どこからそんな作品のアイデアが湧いてくるんですか?
額装の作品をいろいろと作っているとそんなことを訊かれることがときどきあります。アイデアをたくさん持っていそうな人からも同様の質問を受けたりするので、実際のところほとんどの人々が同じような悩みを抱えているのだと思います。といっても、どうやってアイデアを出すのかというのはとても答えるのが難しい問題です。何しろ僕自身それがどこからやってくるのかさっぱりわからないからです。

でも、とっかかりみたいなものについてなら少しはお話しすることができそうな気がします。どのような事柄にも必ず始まりとなる契機のようなものがあるからです。ヴェテランのロッククライマーが手のひらに伝わる岩肌の感触から次へと進む手がかりを探し当てるように、額装のアイデアにだって次につなげることができる手がかりのようなものがきっとあるはずです。ここではその何かについて考えてみたいと思います。

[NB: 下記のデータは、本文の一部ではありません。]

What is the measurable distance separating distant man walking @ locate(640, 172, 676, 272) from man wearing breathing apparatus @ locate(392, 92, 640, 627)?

柔軟な発想が全然出てこないとき、まず最初に取りかかることはじっくりとドキュモンを眺めてみることです。たいていの場合、ドキュモンを買ったり手に入れたりしたとき、何かしらの作ってみたい作品の姿が頭に思い浮かんでいると思います。いわゆるひとつのファースト・インプレッション。その場で神の啓示が降りてきたみたいにピカピカッと完成された作品のイメージが閃いたら簡単なのですが、なかなかそういうことは起こりませんし、実際に額装に取りかかろうとするとそうした唐突に湧いてきたアイデアというやつは使い物にならないことが多いです。個人的にアイデアとシチューのイメージはよく似ていると思うのですが、どちらもある程度煮詰める時間が必要だったりするわけです。もちろん第一印象がダメだというわけではありません。ただ最初のイメージだけで作品のディテールまですっかり決めてしまうのはちょっともったいないかなと思うのです。何かを決めてしまうということは作品の持つ可能性を否定してしまうことにほかなりませんからね。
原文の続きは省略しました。